Economic Impact of Proposed Changes

Last year, ten provinces and territories committed to exploring a direct-to-consumer system through a memorandum of understanding. Paszkowski anticipates an imminent announcement aimed at establishing a fully integrated market that will simplify shipping, compliance, and tax collection processes.

Although every province produces wine, the Canadian industry is primarily concentrated in four regions: the Okanagan Valley in British Columbia, Ontario’s Niagara region, Quebec’s Eastern Townships, and Nova Scotia’s Annapolis Valley. The economic impact is evident; each bottle of 100 per cent Canadian wine contributes approximately £71.50 to the economy, in stark contrast to just £13.10 for imported bottles. This financial benefit extends beyond the 600 wineries, bolstering sectors such as culture, tourism, and transport.

Wineries also seek to address the federal excise tax structure that renders local wines less competitive compared to foreign imports. For wine with an alcohol content above seven per cent, Canadian producers face an excise tax of £0.60 per litre, while their counterparts in the U.S. pay about £0.32, and France’s tax is merely £0.05. Paszkowski noted that wineries in regions like Niagara can incur tax bills hundreds of thousands higher than their U.S. competitors, creating an imbalance in competitiveness.

Support and Future Investments

In 2022, the federal government introduced the £100 million Wine Sector Support Programme to assist the industry in adapting to various challenges, renewing it in 2024 with an additional £100 million. However, the programme is nearing completion, and the sector is advocating for further long-term support to ensure sustained growth.

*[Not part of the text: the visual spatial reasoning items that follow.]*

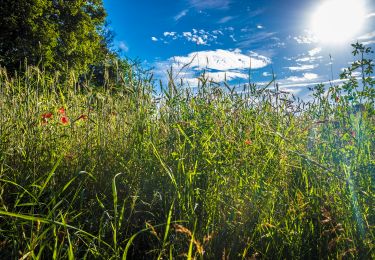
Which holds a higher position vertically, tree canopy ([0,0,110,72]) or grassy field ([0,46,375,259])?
tree canopy ([0,0,110,72])

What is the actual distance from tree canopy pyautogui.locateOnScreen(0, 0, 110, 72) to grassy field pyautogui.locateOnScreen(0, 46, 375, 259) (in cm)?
1248

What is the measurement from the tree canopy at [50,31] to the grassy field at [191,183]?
12.5 metres

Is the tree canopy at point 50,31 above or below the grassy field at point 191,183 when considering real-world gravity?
above

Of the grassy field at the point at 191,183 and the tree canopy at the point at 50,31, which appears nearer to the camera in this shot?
the grassy field at the point at 191,183

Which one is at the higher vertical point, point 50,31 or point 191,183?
point 50,31

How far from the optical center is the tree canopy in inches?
627

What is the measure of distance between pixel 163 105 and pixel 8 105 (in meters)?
1.58

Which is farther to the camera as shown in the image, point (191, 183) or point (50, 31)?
point (50, 31)

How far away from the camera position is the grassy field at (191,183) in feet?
6.17

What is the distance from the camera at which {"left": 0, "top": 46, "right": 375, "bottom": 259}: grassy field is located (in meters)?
1.88

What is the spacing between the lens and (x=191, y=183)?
2.12 meters

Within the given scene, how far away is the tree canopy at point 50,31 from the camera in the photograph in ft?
52.3

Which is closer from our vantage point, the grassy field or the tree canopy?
the grassy field

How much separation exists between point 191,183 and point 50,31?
55.7 ft
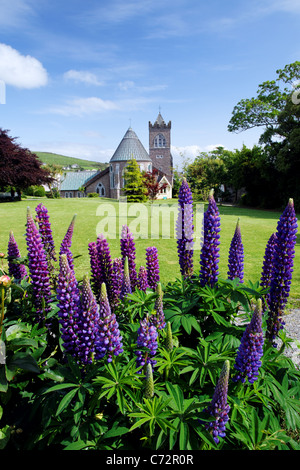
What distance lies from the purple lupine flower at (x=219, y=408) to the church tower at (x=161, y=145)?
68319 mm

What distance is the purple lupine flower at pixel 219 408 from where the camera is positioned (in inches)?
63.2

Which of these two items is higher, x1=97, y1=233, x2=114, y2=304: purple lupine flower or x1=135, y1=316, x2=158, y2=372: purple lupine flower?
x1=97, y1=233, x2=114, y2=304: purple lupine flower

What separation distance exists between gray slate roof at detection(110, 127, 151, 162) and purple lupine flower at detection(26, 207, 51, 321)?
178 ft

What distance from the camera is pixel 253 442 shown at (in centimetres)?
181

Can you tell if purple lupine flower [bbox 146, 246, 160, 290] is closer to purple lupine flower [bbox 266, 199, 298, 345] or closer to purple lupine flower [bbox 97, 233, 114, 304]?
purple lupine flower [bbox 97, 233, 114, 304]

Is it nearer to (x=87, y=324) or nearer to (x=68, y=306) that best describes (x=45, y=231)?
(x=68, y=306)

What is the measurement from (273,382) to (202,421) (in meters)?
0.71

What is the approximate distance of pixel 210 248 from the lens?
2861 mm

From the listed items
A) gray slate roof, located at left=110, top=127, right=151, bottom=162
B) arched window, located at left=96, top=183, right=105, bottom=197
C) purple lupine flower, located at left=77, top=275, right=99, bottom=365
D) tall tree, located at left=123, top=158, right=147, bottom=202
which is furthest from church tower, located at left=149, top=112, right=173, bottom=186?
purple lupine flower, located at left=77, top=275, right=99, bottom=365

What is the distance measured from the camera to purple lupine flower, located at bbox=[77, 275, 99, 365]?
197cm

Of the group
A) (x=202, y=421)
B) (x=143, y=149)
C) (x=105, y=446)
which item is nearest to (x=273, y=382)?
(x=202, y=421)

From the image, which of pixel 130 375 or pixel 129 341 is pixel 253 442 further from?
pixel 129 341

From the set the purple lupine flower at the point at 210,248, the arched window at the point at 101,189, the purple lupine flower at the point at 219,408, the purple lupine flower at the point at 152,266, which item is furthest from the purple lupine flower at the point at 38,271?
the arched window at the point at 101,189

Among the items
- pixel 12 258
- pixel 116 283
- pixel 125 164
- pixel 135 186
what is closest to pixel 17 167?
pixel 135 186
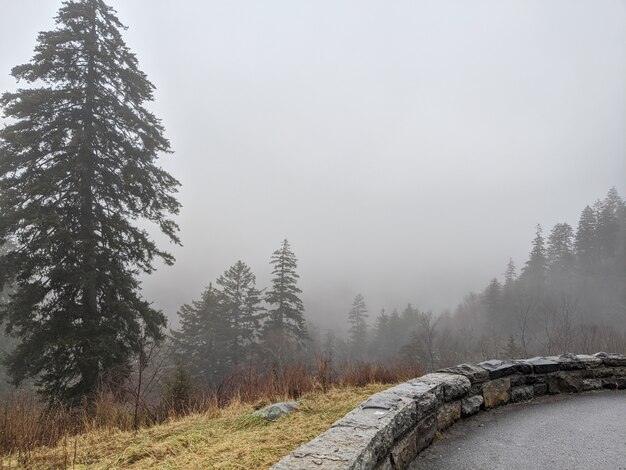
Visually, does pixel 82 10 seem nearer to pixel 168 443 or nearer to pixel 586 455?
pixel 168 443

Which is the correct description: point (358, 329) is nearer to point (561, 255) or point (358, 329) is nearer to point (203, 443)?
point (561, 255)

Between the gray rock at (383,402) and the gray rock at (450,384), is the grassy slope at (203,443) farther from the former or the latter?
the gray rock at (450,384)

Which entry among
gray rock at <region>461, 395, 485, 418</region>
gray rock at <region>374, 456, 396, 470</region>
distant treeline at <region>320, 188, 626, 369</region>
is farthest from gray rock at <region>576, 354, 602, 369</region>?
distant treeline at <region>320, 188, 626, 369</region>

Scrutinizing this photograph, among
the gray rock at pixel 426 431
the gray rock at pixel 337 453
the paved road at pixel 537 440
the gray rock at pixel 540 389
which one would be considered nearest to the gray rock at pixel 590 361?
the paved road at pixel 537 440

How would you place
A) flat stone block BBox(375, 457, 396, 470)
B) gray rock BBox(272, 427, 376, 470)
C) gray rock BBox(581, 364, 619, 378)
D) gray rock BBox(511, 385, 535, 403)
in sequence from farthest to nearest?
gray rock BBox(581, 364, 619, 378), gray rock BBox(511, 385, 535, 403), flat stone block BBox(375, 457, 396, 470), gray rock BBox(272, 427, 376, 470)

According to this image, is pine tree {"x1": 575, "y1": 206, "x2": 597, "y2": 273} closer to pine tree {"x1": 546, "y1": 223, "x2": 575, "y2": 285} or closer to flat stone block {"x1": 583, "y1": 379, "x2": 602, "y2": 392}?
pine tree {"x1": 546, "y1": 223, "x2": 575, "y2": 285}

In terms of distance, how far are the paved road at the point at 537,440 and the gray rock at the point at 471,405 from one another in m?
0.08

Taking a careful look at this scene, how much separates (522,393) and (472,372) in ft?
3.48

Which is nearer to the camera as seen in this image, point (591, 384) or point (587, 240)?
point (591, 384)

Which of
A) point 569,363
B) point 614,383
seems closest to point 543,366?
point 569,363

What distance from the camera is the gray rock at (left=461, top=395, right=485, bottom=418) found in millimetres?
4020

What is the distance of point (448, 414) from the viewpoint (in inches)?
149

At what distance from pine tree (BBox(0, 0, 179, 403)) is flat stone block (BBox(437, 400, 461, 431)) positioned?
800 cm

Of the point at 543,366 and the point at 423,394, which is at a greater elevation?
the point at 423,394
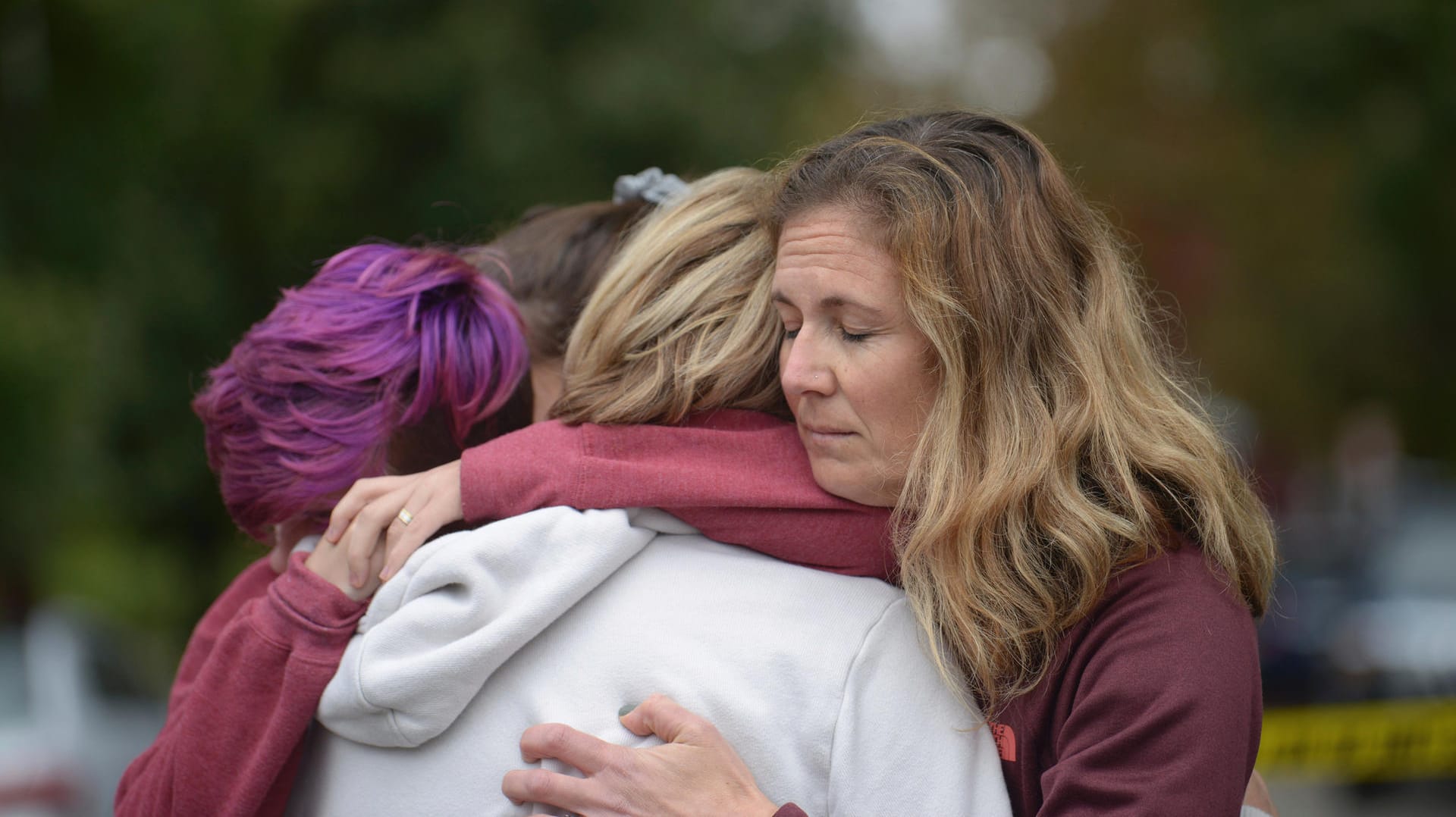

Support and Future Investments

Sparkes emphasised the need for consistent policy, stating, “If we’re serious about expanding the sector and retaining investment domestically, we require stable, predictable policies that instil confidence in wineries. We are committed to a long-term vision — what we plant today will take years to yield results, and that predictability is vital.”

Why it Matters

The Canadian wine industry stands on the precipice of significant growth potential, which hinges on reforming restrictive trade practices and addressing tax disparities. By fostering local consumption and enabling direct sales, not only could billions be added to the economy, but the cultural and tourism aspects of the sector would also flourish. The changes proposed could transform Canada’s wine landscape, empowering local producers and creating a vibrant market that resonates with consumers and tourists alike.